▸ **THE DATA**
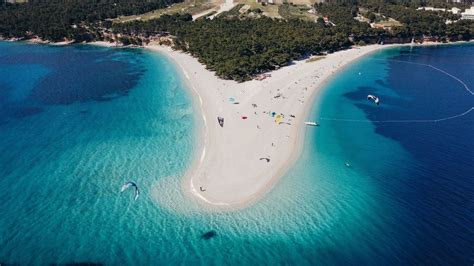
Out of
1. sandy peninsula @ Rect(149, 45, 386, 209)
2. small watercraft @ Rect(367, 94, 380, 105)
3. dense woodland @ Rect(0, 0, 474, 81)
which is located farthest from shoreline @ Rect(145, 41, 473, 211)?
small watercraft @ Rect(367, 94, 380, 105)

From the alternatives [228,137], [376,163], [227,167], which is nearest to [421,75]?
[376,163]

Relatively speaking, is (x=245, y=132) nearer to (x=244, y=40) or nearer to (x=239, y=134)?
(x=239, y=134)

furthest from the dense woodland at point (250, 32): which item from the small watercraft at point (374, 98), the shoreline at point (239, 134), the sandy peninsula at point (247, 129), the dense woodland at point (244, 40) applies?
the small watercraft at point (374, 98)

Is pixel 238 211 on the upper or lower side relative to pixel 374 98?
lower

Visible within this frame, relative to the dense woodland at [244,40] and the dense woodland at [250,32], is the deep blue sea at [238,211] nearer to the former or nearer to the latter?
the dense woodland at [244,40]

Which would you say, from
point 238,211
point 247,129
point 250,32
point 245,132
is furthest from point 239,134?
point 250,32

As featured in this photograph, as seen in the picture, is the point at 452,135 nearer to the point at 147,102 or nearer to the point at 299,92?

▸ **AIM OF THE TASK**
Output every line of the rows above as a Markdown table with two columns, No. and Line, numbering the lines in order and skipping blank ones. Leave the pictures out.

▸ **EXERCISE OUTPUT**
| No. | Line |
|---|---|
| 1 | Out of |
| 2 | 1. sandy peninsula @ Rect(149, 45, 386, 209) |
| 3 | 2. small watercraft @ Rect(367, 94, 380, 105) |
| 4 | 3. dense woodland @ Rect(0, 0, 474, 81) |
| 5 | which is located farthest from shoreline @ Rect(145, 41, 473, 211)? |
| 6 | small watercraft @ Rect(367, 94, 380, 105) |
| 7 | From the alternatives [228,137], [376,163], [227,167], which is nearest to [421,75]? |
| 8 | [376,163] |
| 9 | Relatively speaking, is (x=245, y=132) nearer to (x=244, y=40) or nearer to (x=239, y=134)? |
| 10 | (x=239, y=134) |
| 11 | furthest from the dense woodland at point (250, 32): which item from the small watercraft at point (374, 98), the shoreline at point (239, 134), the sandy peninsula at point (247, 129), the dense woodland at point (244, 40) applies? |
| 12 | the small watercraft at point (374, 98) |
| 13 | Is pixel 238 211 on the upper or lower side relative to pixel 374 98? |
| 14 | lower |
| 15 | Visible within this frame, relative to the dense woodland at [244,40] and the dense woodland at [250,32], is the deep blue sea at [238,211] nearer to the former or nearer to the latter? |
| 16 | the dense woodland at [244,40] |
| 17 | Which would you say, from |
| 18 | point 238,211 |
| 19 | point 247,129 |
| 20 | point 250,32 |
| 21 | point 245,132 |
| 22 | is furthest from point 239,134? |
| 23 | point 250,32 |
| 24 | As featured in this photograph, as seen in the picture, is the point at 452,135 nearer to the point at 147,102 or nearer to the point at 299,92? |